Posterior Distributions in Limited Information Analysis of the Simultaneous Equations Model Using the Jeffreys Prior
This paper studies the use of the Jeffreys prior in Bayesian analysis of the simultaneous equations model (SEM). Exact representations are obtained for the posterior density of the structural coefficient β in canonical SEMs with two endogenous variables. For the general case with m endogenous variables and an unknown covariance matrix, the Laplace approximation is used to derive an analytic formula for the same posterior density. Both the exact and the approximate formulas we derive are found to exhibit Cauchy-like tails analogous to comparable results in the classical literature on LIML estimation. Moreover, in the special case of a two-equation, just-identified SEM in canonical form, the posterior density of β is shown to have the same infinite series representation as the density of the finite sample distribution of the corresponding LIML estimator.

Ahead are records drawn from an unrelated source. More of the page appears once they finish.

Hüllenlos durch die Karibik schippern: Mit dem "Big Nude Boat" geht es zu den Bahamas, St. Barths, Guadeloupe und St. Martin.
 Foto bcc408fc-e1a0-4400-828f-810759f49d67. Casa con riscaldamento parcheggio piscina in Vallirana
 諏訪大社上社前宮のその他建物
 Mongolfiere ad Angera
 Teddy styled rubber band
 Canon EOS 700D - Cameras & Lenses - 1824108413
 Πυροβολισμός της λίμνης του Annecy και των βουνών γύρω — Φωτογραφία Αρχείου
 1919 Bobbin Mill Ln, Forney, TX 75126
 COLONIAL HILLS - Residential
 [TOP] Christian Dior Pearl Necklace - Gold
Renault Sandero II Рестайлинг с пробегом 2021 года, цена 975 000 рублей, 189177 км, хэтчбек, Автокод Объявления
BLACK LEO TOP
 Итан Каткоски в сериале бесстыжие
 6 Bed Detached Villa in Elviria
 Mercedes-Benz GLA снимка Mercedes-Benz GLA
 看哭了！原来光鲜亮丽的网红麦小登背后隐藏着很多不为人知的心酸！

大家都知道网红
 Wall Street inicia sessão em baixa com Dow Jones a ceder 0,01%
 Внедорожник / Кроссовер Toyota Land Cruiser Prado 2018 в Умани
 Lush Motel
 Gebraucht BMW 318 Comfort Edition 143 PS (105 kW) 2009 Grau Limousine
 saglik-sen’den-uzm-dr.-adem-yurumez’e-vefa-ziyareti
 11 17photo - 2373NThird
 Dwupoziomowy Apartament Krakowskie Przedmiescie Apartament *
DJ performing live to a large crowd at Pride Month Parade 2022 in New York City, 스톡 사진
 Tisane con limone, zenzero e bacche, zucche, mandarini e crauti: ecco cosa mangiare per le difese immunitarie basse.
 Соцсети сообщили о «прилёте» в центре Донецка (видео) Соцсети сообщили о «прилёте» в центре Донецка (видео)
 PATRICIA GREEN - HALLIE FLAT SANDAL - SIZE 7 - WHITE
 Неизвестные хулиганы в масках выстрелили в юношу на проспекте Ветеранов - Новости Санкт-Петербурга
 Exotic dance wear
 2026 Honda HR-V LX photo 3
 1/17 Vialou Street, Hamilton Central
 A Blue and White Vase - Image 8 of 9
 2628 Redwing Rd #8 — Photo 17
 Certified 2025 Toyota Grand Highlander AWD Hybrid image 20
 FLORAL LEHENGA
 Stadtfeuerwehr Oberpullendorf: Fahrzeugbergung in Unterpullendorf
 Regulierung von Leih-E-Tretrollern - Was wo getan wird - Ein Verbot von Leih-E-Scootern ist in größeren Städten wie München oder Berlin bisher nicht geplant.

This paper also examines the occurrence, first documented in Kleibergen and van Dijk (1994a), of a nonintegrable asymptotic cusp in the posterior distribution of the coefficient matrix of the reduced-form equations for the included endogenous regressors. An explanation for this phenomenon is provided in terms of the jacobian of the mapping from the structural model to the reduced form. This interpretation assists in understanding the success of the Jeffreys prior in resolving this problem.